Pour Jung, en fait, l’homme moderne est devenu l’homme du moi conscient. L’inconscient est pour lui une lubie. Admettre en effet l’inconscient, c’est admettre une forme de pouvoir au-delà du conscient. De cela l’homme moderne ne veut rien entendre et n’en a cure.

Donc, l’homme moderne est solipsiste, solitaire, non-solidaire, matérialiste, qui, du haut de sa Tour d’Ivoire, dirige les autres hommes conçus comme vils et inférieurs. Les profondes blessures que l’homme moderne inflige à ses congénères et compatriotes sont très profondes et hautement nocives. Il ne faut pas s’étonner outre-mesure si des gestes irrationnels et soudains soient désormais notre lot quotidien.

Voilà le portrait de Vladimir Poutine. En fait, pas tout à fait, puisque les récentes décennies ont vu l’apparition de l’homme postmoderne. Si l’homme moderne, à commencer par Descartes, croit encore à la Raison, le postmodernisme décapita la déesse de la Raison comme il décapita de nombreuses statues d'hommes célèbres. Le postmodernisme ne parle plus de vérité. La vérité est un « narratif », un récit littéraire imaginaire légitimaire.[3] Nous évoquions au début le mouvement woke. Le wokisme est la branche radicale du postmodernisme. Pour le wokisme, la vérité, comme nous le mentionnions, est un « narratif » qui n’a aucune existence dans la réalité – d’ailleurs, pour le wokisme, une soi-disante ‘réalité’ est un autre narratif imaginaire. Il en va de même du « matérialisme » et de son opposé, le spiritualisme. Ce sont toutes des fictions imaginaires servant de légitimation. D’où l’admission du relativisme. Tout est relatif. Or, même cela est relatif...

Jamais l’humanité n’est tombée aussi bas. Et l’on continue de s’étonner des actions belliqueuses de Poutine…

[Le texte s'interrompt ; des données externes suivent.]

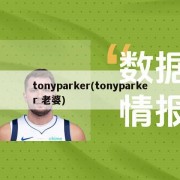 tonyparker(tonyparker 老婆)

Alexandre Soljenitsyne (1918-2008), le plus célèbres des dissidents du régime soviétique dans les années 1970 et 1980, écrivit une lettre le 16 mai 1967 adressée à l'Union des Écrivains Soviétiques, dont un extrait apparaît en exergue. Le point central soulevé par l'auteur de L'Archipel du Goulag (1973), c'est la VÉRITÉ.  Soljenitsyne a parfaitement compris la blessure profonde de l'inconscient collectif russe infligée envers la vérité. Il y aurait long à dire sur les tribulations, travestissements, manipulation et dénaturation de la vérité. Les traces sanguinolentes perpétrées contre la vérité demeurent dans l'inconscient collectif russe. Poutine revient jouer dans cette boue nauséabonde, dans l'ombre de la vérité. Les conséquences funestes non seulement pour la Russie mais également pour l'Occident sont incalculables. Quoi qu'en pense Poutine et les wokes, la vérité est indépendante des hommes et de leurs débilité profonde. L'inconscient collectif recèle l'archétype de la vérité. De sorte que, indépendamment de nos turpides funestes, la vérité, comme dit Soljenitsyne, triomphera.  Poutine se prépare des lendemains pénibles et aigres. Le pauvre, il se tire dans le pied en tirant sur les Ukrainiens. Il ne fait que répéter les erreurs du passé en commençant par Lénine qui n'a rien compris de Marx.

À la toute fin de son texte visionnaire, Jung cite un vers du poète allemand, Hölderlin : « Là où est le danger apparaît aussi le salut. » En tant que chrétien, je citerai pour ma part saint Paul : « Là où le malheur abonde, la grâce surabonde. » (Romains 5,20)



[1] Pierre Daco, Les triomphes de la psychanalyse, Paris, Marabout, 1977, p. 427.

[2] C.G. Jung, « Le problème psychique de l’homme moderne, in Problèmes de l’âme moderne, Paris, Buchet/Chastel, 1960, pp. 165-193.

[3] Voir Jean-François Lyotard, La condition postmoderne, Seuil, Éditions Minuit, 1979.